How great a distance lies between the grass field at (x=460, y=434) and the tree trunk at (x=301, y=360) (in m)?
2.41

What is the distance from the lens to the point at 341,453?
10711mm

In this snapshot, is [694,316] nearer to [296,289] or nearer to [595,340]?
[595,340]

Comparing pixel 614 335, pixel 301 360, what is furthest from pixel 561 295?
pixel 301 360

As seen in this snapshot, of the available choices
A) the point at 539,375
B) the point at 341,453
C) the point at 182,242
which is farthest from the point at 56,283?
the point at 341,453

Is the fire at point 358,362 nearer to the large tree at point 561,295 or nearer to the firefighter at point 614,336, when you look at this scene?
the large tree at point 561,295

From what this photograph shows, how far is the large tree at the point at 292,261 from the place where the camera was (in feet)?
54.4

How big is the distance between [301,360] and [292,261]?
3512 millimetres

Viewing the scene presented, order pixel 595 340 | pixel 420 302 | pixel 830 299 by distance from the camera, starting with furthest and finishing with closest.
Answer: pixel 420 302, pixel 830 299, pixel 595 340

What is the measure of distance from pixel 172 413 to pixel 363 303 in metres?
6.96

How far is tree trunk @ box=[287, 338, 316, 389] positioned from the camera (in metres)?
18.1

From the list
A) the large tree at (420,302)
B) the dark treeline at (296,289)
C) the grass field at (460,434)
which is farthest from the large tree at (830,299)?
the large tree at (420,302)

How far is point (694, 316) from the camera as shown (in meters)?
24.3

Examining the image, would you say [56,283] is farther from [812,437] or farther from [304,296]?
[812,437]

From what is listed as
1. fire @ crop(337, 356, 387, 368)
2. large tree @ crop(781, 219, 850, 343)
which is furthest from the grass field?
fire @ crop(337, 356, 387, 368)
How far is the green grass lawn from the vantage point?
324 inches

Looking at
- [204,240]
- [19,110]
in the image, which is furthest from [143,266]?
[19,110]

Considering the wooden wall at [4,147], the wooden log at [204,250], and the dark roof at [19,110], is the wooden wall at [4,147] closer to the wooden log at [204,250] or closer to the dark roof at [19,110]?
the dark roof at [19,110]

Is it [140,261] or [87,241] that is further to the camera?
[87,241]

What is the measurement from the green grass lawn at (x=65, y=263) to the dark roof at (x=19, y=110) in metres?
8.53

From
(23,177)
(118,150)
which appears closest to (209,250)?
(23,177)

## 課題
上の行をすべて、一字も変えずに書き写しなさい。

## 解答例
How great a distance lies between the grass field at (x=460, y=434) and the tree trunk at (x=301, y=360) (in m)?
2.41

What is the distance from the lens to the point at 341,453?
10711mm

In this snapshot, is [694,316] nearer to [296,289] or nearer to [595,340]?
[595,340]

Comparing pixel 614 335, pixel 301 360, what is furthest from pixel 561 295?
pixel 301 360

As seen in this snapshot, of the available choices
A) the point at 539,375
B) the point at 341,453
C) the point at 182,242
which is farthest from the point at 56,283?
the point at 341,453

Is the fire at point 358,362 nearer to the large tree at point 561,295 or nearer to the firefighter at point 614,336, when you look at this scene?
the large tree at point 561,295

From what this photograph shows, how far is the large tree at the point at 292,261 from the place where the camera was (in feet)?
54.4

How big is the distance between [301,360] and [292,261]?
3512 millimetres

Viewing the scene presented, order pixel 595 340 | pixel 420 302 | pixel 830 299 by distance from the camera, starting with furthest and finishing with closest.
Answer: pixel 420 302, pixel 830 299, pixel 595 340

What is the measure of distance from pixel 172 413 to pixel 363 303 in metres?
6.96

How far is tree trunk @ box=[287, 338, 316, 389] positioned from the camera (in metres)?
18.1

From the list
A) the large tree at (420,302)
B) the dark treeline at (296,289)
C) the grass field at (460,434)
which is farthest from the large tree at (830,299)?
the large tree at (420,302)

How far is point (694, 316) from the camera as shown (in meters)?
24.3

Examining the image, would you say [56,283] is farther from [812,437] or farther from [304,296]?
[812,437]

From what is listed as
1. fire @ crop(337, 356, 387, 368)
2. large tree @ crop(781, 219, 850, 343)
which is furthest from the grass field?
fire @ crop(337, 356, 387, 368)
How far is the green grass lawn from the vantage point?
324 inches

Looking at
- [204,240]
- [19,110]
in the image, which is furthest from [143,266]?
[19,110]

Considering the wooden wall at [4,147], the wooden log at [204,250], and the dark roof at [19,110], is the wooden wall at [4,147] closer to the wooden log at [204,250] or closer to the dark roof at [19,110]?
the dark roof at [19,110]

Is it [140,261] or [87,241] that is further to the camera?
[87,241]

What is the measurement from the green grass lawn at (x=65, y=263) to the dark roof at (x=19, y=110) in metres?
8.53

From
(23,177)
(118,150)
which appears closest to (209,250)?
(23,177)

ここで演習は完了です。